Konjunktureller Fachkräftemangel

Es liegt in der Natur der Sache, dass im Einklang mit den volatilen Zyklen einer Volkswirtschaft auch der Bedarf nach mehr oder weniger Arbeitskräften pendelt. So entsteht bei Rezessionen häufig eine erhöhte Arbeitslosigkeit, während in Aufschwungsmomenten und Wachstumsphasen Personalknappheit entsteht. Dieser konjunkturelle Arbeitskräftemangel ist in der Regel branchenübergreifend. Im Unterschied zum demografischen und strukturellen Mangel handelt es sich um ein kurzfristiges und temporäres Phänomen. Es ist quasi ein allgemeiner kurzweiliger Personalengpass, der sich in absehbarer Zeit wieder zurückbildet und einpendelt.

Fachkräftemangel nach Corona

Corona hat 2020 die Schweizer Wirtschaft in eine kurzweilige Depression versetzt. Dank effektiver Kurzarbeit erholte sich diese schnell wieder. Die Massenentlassungen Ende 2020 standen nachweislich im Zeichen von Um-, und nicht von Abbau. Deshalb können wir heute sagen, dass Corona keine Arbeitsplätze zerstöre, sondern vor allem den bestehenden Strukturwandel der digitalen Transformation beschleunige. Nach der Starre der Depression erleben wir nun den Kompensationseffekt.

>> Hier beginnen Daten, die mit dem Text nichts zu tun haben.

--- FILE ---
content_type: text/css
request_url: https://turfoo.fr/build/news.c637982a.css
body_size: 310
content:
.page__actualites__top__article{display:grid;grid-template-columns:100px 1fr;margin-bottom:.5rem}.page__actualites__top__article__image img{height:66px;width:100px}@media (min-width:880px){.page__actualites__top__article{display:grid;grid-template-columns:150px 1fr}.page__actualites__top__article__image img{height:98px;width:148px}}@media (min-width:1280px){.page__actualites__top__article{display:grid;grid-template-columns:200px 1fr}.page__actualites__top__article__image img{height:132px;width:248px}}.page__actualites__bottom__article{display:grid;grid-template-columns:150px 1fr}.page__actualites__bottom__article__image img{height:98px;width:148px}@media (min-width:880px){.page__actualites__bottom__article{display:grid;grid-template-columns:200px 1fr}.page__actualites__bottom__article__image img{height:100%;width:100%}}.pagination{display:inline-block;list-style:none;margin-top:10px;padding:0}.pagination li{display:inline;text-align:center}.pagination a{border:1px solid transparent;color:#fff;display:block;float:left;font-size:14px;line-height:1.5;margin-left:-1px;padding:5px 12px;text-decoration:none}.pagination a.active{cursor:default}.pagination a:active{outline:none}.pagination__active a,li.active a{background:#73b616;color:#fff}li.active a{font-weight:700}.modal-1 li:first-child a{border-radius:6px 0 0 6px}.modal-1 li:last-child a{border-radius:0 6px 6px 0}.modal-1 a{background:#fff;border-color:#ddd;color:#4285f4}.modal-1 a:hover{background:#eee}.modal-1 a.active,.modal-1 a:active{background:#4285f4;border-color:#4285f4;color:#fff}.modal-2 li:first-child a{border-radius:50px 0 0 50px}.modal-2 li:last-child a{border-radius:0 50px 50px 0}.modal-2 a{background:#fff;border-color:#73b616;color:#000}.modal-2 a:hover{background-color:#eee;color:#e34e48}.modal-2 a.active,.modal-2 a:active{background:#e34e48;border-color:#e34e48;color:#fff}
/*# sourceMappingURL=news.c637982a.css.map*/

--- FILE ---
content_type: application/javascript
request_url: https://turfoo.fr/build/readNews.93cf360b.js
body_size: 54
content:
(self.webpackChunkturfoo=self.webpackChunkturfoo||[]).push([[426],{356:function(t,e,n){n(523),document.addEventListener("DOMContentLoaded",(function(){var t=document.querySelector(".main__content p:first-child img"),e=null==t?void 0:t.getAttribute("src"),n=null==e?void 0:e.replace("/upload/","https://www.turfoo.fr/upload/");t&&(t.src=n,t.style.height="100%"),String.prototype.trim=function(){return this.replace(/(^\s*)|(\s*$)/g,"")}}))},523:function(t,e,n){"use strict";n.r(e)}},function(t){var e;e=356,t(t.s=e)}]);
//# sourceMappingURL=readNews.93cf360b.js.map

Neue Stellen müssen besetzt werden. Befeuert wird dieser Nachholbedarf durch die positive Stimmung in den meisten Märkten. Viele ökonomischen Parameter zeigen nach oben. Das führt zu einem akuten konjunkturellen Fachkräftemangel, der allerdings nur vorübergehend ist. Die Lage auf dem Arbeitsmarkt wird sich da recht schnell wieder beruhigen.

Mögliche Handlungsfelder

Beim Thema Fachkräftemangel sind mehrere Anspruchsgruppen direkt oder indirekt betroffen. Neben den Hauptakteuren im Arbeitsmarkt (Arbeitgebende, Arbeitskräfte, Staat) oder deren Vertretungen (Verbände, Arbeitnehmervertretungen, Politik) nimmt auch die Aus- und Weiterbildungsbranche eine wichtige Rolle ein. Es liegt auf der Hand, dass die Diskussion über Handlungsspielraum und sinnvolle Handlungsfelder für jede Branche und jedes Berufsfeld einzeln betrachtet werden müssen. Mit dem diesjährigen HR Research Projekt möchten wir diesem Thema in den nächsten Monaten gerne nachgehen.